A Man With a Sack, Some Old Boots, and a Naked Baby: Merry Crazy Christmas!

In my previous post, I argued that expat children don’t have such a hard lot, considering they typically get the benefit of every holiday they’ve encountered in the various cultures they were thrown into, often with the bonus of all the presents that come with that holiday.

Our four children are a good example when it comes to Christmas and all the German traditions we celebrate. As I often get questions as to how these traditions actually work, I thought I’d elaborate in more detail. Also, this gives me a chance to vent just a teensy bit about my Christmas-induced stress levels.

So pour yourself a large cup of coffee and find out how your life right now at this time of year, no doubt hectic on its own merits, could be even crazier.

St. Nicholas with a sack full of presents

On the 6th of December, we Germans celebrate Nikolaustag, St. Nicholas Day. St. Nicholas was an ancient Saint with a bishop’s hat who walked around with a big sack full of presents he doled out to kids who’d been good. The ones who’d been bad would get a stick or switch from a pine tree (presumably to be beaten with). Something like that – I was too lazy to look up the exact history. The Dutch celebrate it too – Sinterklaas – except they do it the right way and REPLACE Christmas with it, so that they still end up with ONE holiday. Not so the Germans. We, of course, do both, at twice the amount of work for the behind-the-scenes mothers, excuse me, elves. Although in German tradition there are no elves. We will get to who makes and brings the presents in a little while, just bear with me.

By the way, St. Nicholas morphed into Santa Claus on his way to become the United States’ Christmas symbol of choice. They are both related. Except that St. Nicholas lives somewhere in the woods and nowhere near the North Pole. And he heroically carries his own sack, bent over, without additional transport in the form of reindeer. Leave it to the Americans to make Santa Claus travel in style and in an oversized (and probably gas-guzzling) vehicle.

Anyway, this is what happens on the 6th: The kids open the front door, and there are the boots they put out the night before (and presumably also cleaned, though that never happens at our house), neatly lined up, filled with what in the olden days were nuts and raisins and oranges, but nowadays of course is a ton of candy. Tiny chocolate Santa Clauses and such. Plus a present. Not a big one, more like a stocking stuffer, but still, it has to be thought about and purchased and wrapped. By, you guessed it, the person already overloaded with Christmas-themed preparations. Not sure how the boot tradition evolved. Probably just some mother who was pulling her hair out because her kids would never shine their boots, and who finally hit on the winning persuasive technique.

**Study questions:**
**A)** In the post about German Christmas traditions, list the foods that filled the children's boots in the olden days.
**B)** Carry on the post about German Christmas traditions from the point where it stops.

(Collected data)

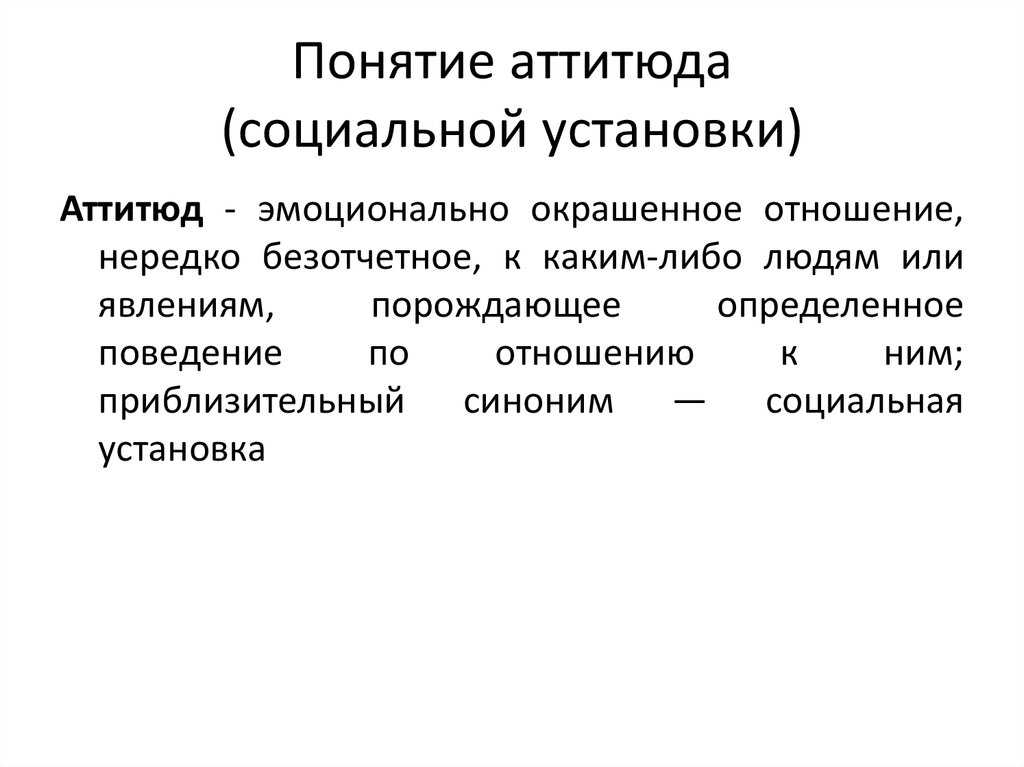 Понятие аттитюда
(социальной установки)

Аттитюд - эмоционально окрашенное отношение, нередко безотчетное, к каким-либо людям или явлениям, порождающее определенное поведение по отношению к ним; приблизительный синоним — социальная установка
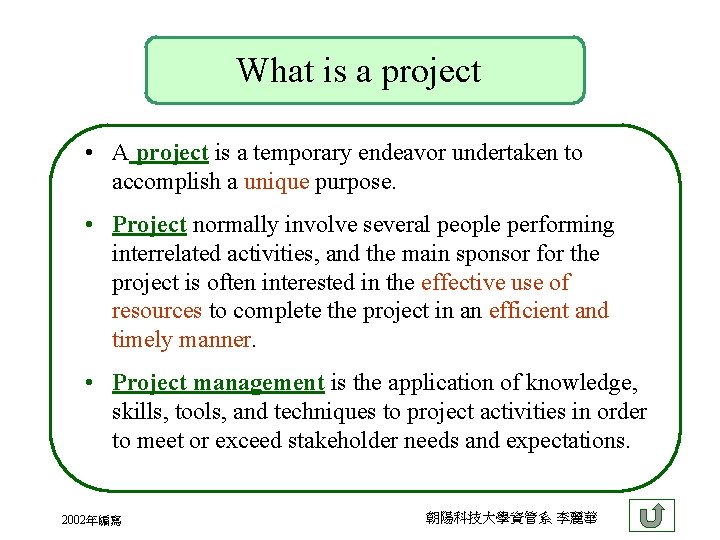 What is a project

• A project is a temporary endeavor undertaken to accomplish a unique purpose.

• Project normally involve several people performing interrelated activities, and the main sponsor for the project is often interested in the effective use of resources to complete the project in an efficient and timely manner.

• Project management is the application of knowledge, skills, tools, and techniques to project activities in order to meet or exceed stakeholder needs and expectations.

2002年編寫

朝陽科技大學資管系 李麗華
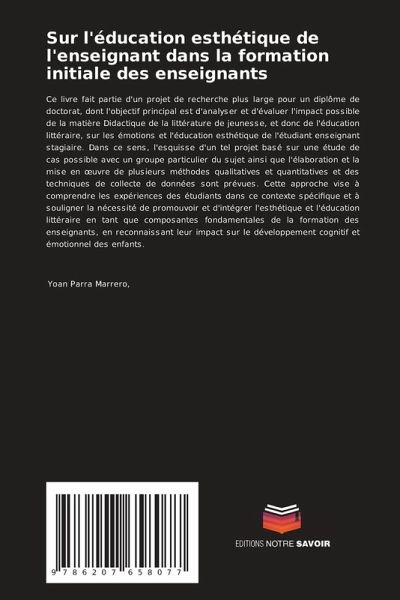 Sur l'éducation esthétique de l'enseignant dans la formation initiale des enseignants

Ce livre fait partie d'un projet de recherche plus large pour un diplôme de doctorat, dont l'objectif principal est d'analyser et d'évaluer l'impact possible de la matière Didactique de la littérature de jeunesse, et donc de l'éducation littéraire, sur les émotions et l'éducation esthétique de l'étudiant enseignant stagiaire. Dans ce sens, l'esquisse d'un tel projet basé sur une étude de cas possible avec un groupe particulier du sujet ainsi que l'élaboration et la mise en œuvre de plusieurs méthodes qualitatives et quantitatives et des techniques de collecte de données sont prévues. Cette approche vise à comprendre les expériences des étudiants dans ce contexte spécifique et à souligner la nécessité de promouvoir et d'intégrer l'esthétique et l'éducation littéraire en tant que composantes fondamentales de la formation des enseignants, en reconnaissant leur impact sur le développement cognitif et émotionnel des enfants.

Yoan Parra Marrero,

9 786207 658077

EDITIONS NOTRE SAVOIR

**Responses per task:**
**A)**
- Nuts
- Raisins
- Oranges

**B)**
St. Nicholas day tradition
Boots just after the arrival of St. Nicholas. Note the boot full of cat food on the right – if all presents were so easily picked!

An Advent calendar to count down the days

What German kids also get is an Adventskalender. An Advent calendar where you can open a door every day from December 1 until Christmas, to find a nice surprise behind it. In the olden days (which also includes my childhood), this surprise would be a picture of something. We’d get the same recycled calendar every year, a large panorama of some wintery scene, and behind each little door a picture of, say, a snowman, would be revealed to you. Other kids, even in those days, got one with chocolates behind those doors. You could buy them in every supermarket, but of course my mother never did. She did not believe in spoiling the kids, and she most of all didn’t believe in chocolate.

But my husband had no such mother. HIS mother embroidered elaborate Advent calendars with little pockets in them, and every year she wrapped 24 little gifts she’d stuff into those pockets. Every year Noisette got his calendar with those presents, and of course he grew up to cherish this tradition.

You see where this is going, right? So our first son was born. As you’re prone to do with your first child, you overachieve in everything. You decorate the room just so. You record everything in the baby book. You know his weight and height and where he scores on the curve. You puree your own baby food. And you create your first Christmas tradition. Your mother-in-law has helped out by embroidering and sending an Advent calendar to hang on the wall, and you proceed to wrap 24 perfect little presents for your precious baby who doesn’t even know what’s going on.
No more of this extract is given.